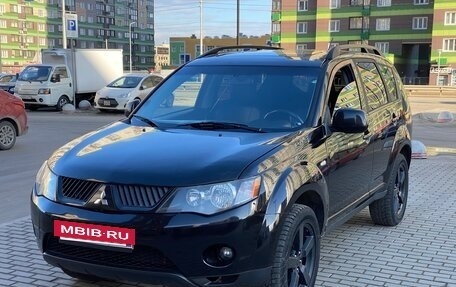 Mitsubishi Outlander III рестайлинг 3, 2007 год, 890 000 рублей, 3 фотография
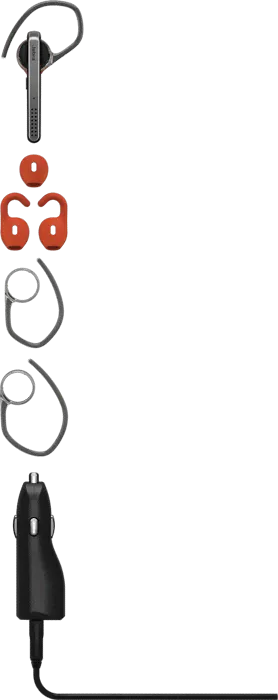 Jabra Bluetooth-гарнитура Jabra Talk 45, черный гарнитуры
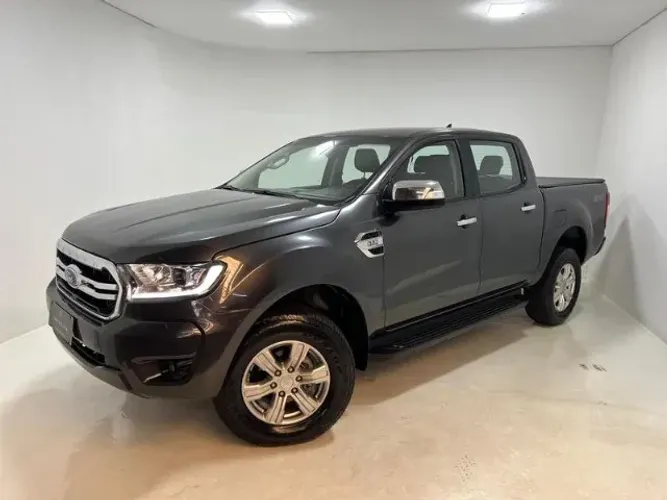 Ford Ranger XLT 3.2 20V 4X4 CD Diesel Aut. 2023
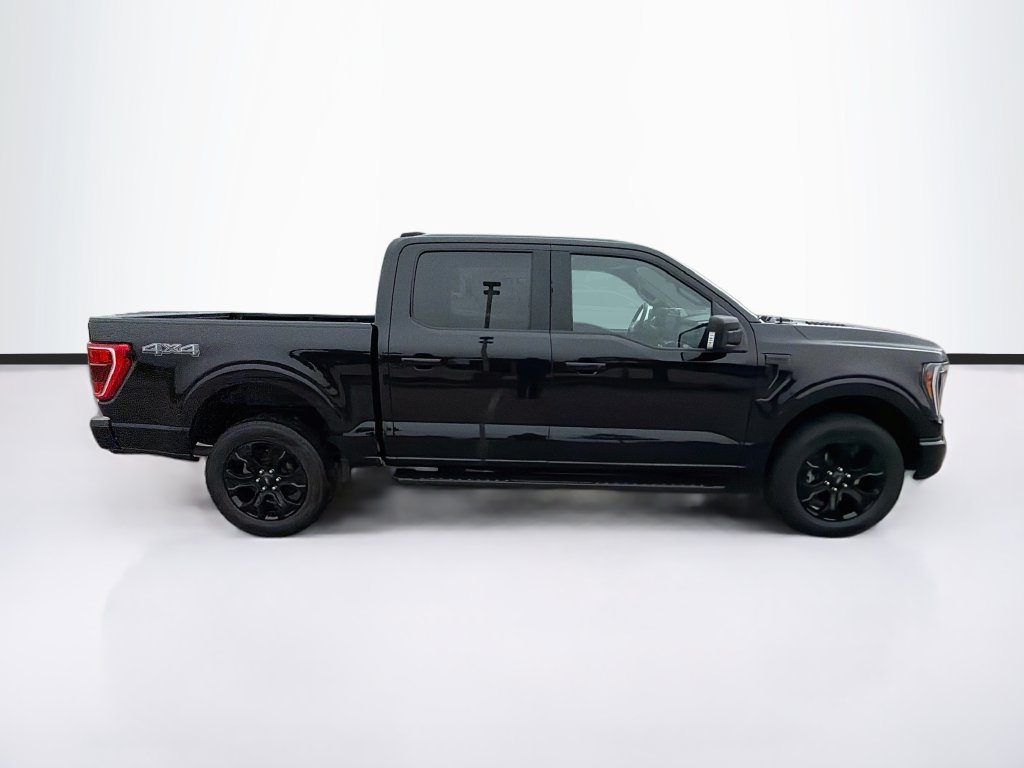 Used 2023 Ford F150 XLT w/ Equipment Group 302A High AWD/4WD image 4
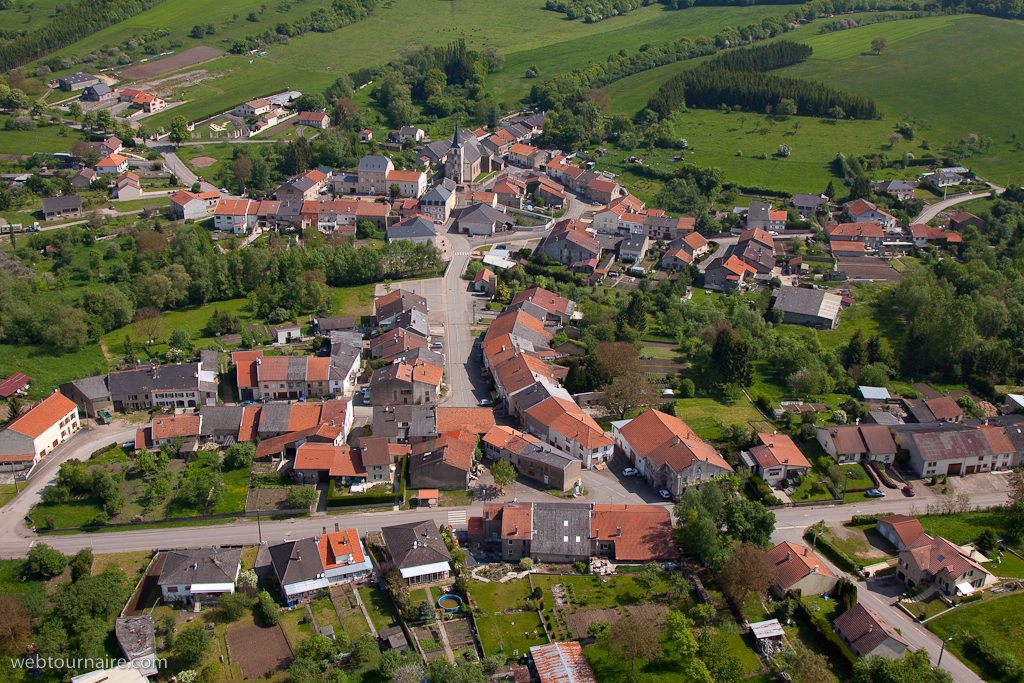 Oudrenne - Moselle - 57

^^^^^^^^

**Your instructions:** Convert these lines into a JSON list of strings, one string per line with blank lines omitted, and leave out the pictures.

**Solved problem:**
[
  " Mitsubishi Outlander III рестайлинг 3, 2007 год, 890 000 рублей, 3 фотография",
  " Jabra Bluetooth-гарнитура Jabra Talk 45, черный гарнитуры",
  " Ford Ranger XLT 3.2 20V 4X4 CD Diesel Aut. 2023",
  " Used 2023 Ford F150 XLT w/ Equipment Group 302A High AWD/4WD image 4",
  " Oudrenne - Moselle - 57"
]